Records from a data source:
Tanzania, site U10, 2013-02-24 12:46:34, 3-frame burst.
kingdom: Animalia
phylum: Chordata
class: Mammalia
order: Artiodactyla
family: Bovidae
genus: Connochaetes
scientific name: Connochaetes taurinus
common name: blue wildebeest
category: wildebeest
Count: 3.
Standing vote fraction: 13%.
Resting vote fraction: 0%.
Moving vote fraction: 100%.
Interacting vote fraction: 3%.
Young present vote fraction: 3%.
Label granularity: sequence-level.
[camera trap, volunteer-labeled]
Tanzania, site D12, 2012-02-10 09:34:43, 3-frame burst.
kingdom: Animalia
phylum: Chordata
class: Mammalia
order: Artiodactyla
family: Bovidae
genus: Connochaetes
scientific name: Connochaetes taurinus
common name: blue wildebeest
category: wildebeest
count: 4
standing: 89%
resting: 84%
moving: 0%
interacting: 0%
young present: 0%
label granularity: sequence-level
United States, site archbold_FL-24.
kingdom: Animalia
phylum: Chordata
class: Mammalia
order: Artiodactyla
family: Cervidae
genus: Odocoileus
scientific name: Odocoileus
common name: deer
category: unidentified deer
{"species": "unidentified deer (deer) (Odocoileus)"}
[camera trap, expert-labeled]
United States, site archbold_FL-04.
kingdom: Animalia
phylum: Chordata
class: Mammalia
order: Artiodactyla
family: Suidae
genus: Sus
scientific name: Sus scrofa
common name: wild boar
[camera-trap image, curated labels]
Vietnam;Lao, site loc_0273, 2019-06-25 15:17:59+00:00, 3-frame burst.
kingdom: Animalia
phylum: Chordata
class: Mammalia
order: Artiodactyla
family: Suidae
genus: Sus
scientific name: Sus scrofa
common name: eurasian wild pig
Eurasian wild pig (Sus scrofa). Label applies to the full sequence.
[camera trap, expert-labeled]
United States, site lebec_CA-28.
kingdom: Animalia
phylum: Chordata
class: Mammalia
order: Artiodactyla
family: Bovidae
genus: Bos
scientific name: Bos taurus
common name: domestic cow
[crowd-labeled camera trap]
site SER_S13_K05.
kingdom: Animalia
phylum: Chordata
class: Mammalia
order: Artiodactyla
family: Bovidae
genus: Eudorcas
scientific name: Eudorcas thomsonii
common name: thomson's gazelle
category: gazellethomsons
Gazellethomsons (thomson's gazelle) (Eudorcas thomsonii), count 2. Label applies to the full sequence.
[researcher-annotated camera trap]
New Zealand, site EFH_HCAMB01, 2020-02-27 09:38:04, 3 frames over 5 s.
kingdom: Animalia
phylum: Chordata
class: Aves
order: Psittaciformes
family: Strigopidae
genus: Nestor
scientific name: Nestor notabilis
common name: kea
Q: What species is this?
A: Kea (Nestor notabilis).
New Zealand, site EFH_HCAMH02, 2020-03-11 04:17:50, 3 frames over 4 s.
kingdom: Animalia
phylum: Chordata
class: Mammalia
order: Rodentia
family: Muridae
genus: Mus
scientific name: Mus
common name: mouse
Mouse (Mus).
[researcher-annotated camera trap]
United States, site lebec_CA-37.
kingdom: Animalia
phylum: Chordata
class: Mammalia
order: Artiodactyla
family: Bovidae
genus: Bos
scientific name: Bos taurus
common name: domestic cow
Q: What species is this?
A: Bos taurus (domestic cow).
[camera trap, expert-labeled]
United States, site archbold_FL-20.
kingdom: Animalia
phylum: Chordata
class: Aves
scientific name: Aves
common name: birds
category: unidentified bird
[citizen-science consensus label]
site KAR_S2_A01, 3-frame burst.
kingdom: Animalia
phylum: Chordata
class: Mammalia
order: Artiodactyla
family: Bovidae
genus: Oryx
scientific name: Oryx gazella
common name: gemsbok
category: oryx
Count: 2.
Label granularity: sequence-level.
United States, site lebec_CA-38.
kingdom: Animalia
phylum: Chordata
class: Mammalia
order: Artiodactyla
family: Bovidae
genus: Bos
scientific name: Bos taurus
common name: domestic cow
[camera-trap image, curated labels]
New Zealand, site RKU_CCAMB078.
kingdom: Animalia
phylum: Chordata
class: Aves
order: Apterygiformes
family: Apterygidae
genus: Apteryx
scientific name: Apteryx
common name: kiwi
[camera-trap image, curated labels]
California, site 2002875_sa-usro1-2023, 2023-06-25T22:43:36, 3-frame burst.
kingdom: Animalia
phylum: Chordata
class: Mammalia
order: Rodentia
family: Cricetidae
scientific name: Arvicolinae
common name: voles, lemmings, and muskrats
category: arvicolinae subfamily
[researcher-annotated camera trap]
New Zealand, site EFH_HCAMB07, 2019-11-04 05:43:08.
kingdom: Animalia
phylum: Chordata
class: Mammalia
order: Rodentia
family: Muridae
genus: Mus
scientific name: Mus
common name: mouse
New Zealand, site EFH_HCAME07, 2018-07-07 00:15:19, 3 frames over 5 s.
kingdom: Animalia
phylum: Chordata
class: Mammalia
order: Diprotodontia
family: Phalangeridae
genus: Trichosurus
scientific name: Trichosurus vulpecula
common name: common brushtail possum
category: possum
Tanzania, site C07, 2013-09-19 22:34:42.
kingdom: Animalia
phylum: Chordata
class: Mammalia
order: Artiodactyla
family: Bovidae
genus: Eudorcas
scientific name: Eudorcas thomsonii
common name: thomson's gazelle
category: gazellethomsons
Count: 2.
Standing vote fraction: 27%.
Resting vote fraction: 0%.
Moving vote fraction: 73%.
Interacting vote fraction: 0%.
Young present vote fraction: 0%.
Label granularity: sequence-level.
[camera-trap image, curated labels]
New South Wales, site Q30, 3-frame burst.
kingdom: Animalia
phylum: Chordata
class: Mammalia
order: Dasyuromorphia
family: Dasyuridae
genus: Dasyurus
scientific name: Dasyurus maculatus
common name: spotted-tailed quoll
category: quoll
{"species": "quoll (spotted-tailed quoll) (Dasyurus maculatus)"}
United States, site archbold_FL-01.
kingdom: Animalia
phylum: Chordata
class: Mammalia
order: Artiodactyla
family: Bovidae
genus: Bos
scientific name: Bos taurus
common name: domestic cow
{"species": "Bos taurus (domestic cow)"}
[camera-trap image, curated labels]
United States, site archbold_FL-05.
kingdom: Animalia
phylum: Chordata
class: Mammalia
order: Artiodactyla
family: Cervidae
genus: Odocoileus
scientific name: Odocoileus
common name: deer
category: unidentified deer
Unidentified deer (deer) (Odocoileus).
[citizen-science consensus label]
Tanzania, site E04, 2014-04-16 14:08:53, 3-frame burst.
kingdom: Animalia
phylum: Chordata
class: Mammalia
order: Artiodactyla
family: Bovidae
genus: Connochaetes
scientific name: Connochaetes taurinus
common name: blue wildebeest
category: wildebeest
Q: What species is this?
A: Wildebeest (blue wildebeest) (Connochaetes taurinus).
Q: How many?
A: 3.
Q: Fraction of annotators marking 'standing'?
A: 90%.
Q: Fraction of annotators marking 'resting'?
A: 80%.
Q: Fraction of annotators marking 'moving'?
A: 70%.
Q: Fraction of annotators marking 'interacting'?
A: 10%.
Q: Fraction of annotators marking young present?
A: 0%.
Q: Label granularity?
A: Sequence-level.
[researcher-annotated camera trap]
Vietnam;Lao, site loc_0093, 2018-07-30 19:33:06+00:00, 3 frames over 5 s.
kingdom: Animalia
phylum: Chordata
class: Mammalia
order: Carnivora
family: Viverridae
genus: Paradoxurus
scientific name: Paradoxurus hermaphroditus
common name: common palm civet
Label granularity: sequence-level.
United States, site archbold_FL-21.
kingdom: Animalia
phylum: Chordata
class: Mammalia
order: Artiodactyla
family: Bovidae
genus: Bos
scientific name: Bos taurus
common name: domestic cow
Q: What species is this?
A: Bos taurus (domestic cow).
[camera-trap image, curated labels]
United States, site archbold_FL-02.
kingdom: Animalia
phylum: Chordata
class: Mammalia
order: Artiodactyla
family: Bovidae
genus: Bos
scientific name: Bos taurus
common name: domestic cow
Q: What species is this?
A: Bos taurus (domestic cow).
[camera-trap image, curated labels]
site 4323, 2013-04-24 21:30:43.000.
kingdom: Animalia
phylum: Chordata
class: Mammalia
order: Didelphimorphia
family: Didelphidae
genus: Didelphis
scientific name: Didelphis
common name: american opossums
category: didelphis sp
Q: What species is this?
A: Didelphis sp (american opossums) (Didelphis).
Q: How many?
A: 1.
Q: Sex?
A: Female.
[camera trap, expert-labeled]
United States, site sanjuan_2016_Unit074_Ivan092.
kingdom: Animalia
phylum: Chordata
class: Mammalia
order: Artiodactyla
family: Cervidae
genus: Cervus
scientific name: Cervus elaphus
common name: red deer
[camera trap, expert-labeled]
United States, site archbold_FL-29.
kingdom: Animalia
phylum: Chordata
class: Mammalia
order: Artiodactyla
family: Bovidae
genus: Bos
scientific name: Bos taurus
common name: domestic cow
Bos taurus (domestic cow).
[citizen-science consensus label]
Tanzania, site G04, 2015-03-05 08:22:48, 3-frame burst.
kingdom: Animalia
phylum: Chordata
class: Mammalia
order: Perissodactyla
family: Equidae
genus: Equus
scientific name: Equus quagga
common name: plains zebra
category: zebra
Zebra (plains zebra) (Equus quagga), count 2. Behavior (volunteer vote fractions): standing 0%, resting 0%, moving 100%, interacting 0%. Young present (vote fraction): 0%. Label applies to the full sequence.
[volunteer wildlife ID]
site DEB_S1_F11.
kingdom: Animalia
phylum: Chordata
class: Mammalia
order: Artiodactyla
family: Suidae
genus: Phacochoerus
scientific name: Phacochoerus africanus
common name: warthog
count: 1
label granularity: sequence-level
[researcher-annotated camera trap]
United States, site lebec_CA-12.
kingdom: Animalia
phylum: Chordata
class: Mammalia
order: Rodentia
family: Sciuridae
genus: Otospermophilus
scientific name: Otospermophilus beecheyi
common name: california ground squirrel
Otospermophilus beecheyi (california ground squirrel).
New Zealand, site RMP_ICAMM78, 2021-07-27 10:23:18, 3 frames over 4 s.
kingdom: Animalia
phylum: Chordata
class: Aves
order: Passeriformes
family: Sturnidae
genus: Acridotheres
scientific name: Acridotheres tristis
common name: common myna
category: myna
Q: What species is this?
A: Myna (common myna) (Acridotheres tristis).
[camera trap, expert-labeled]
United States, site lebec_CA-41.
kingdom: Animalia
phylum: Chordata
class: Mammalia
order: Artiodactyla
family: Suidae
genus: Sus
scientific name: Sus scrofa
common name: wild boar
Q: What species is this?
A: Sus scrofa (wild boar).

Work item: Precisely reproduce the lines of the entries, beginning at the first and ending at the one containing "Interacting vote fraction: 3%.". Add nothing.

Solution to this exercise:
Tanzania, site U10, 2013-02-24 12:46:34, 3-frame burst.
kingdom: Animalia
phylum: Chordata
class: Mammalia
order: Artiodactyla
family: Bovidae
genus: Connochaetes
scientific name: Connochaetes taurinus
common name: blue wildebeest
category: wildebeest
Count: 3.
Standing vote fraction: 13%.
Resting vote fraction: 0%.
Moving vote fraction: 100%.
Interacting vote fraction: 3%.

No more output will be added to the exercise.